3.4 The Schottky diode

Built differently from a pn junction: a metal contact directly on a lightly-doped n-type semiconductor. The barrier height is set by the metal-semiconductor work-function difference rather than dopant concentration. Two key advantages:

  1. Low forward voltage — typically 0.3 V instead of 0.7 V. So less power lost as heat in rectifier applications.
  2. No minority carrier storage — the conduction is by majority carriers only. Reverse recovery is essentially instantaneous (picoseconds).

This makes them perfect for high-speed switching power supplies. The disadvantage: higher reverse leakage and lower breakdown voltage than pn junctions, so they are not always interchangeable.

3.5 The tunnel diode (Esaki diode)

A diode so heavily doped that the depletion region is only nanometers wide — thin enough that quantum tunneling becomes the dominant conduction mechanism. The result is bizarre: at small forward biases, current actually decreases with increasing voltage (a region of negative differential resistance) before resuming the normal exponential rise.

This negative resistance can sustain oscillation in an LC tank circuit, so tunnel diodes were the building block of microwave oscillators in the 1960s. Mostly superseded by Gunn diodes and IMPATT diodes today, but a beautiful demonstration of quantum tunneling at room temperature.

3.6 The SCR (silicon-controlled rectifier)
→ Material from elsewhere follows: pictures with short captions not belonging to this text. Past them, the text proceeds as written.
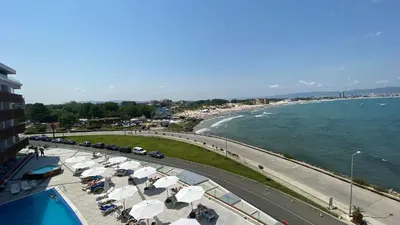 a view of a beach with umbrellas and the ocean at PARADISO B 210 Private Sea View Studio NESSEBAR in Nesebar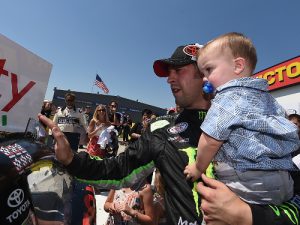 Sam Hornish, Jr. applies the winner's decal to his car in victory lane after winning Sunday's NASCAR Xfinity Series race at Iowa Speedway.  Photo by Rainier Ehrhardt/NASCAR via Getty Images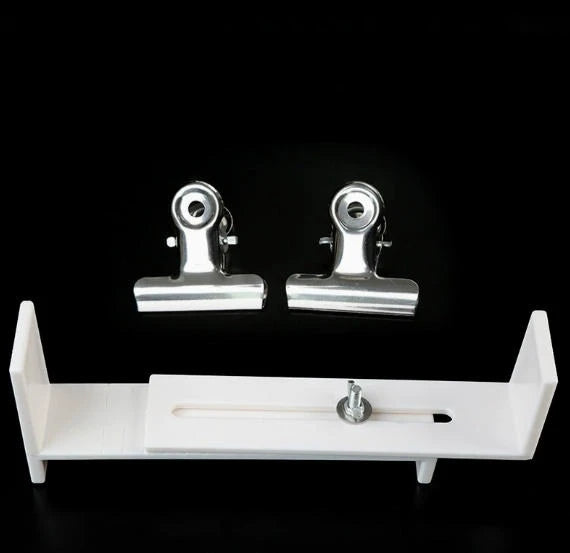 A white wooden bracelet weaving jig with metal clips is displayed against a black background.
Not strictly a diode, but built from four alternating layers (PNPN). Behaves like a switch that, once turned on by a small gate pulse, stays on until the current is interrupted. Used in:

  • Lamp dimmers (phase-cutting AC waveforms).
  • Motor speed controls.
  • Crowbar overvoltage protection (when triggered, it shorts the supply to GND, blowing the input fuse to protect the load).

Cousins include the TRIAC (bidirectional SCR for AC switching, in dimmer switches) and the DIAC (used to trigger TRIACs).

3.7 The UJT (unijunction transistor)

A specialty three-terminal device with one pn junction. Behaves like a relaxation-oscillator building block — used in old simple oscillator circuits and pulse generators. Largely obsolete; the 555 timer (Chapter 6) replaced it for almost everything.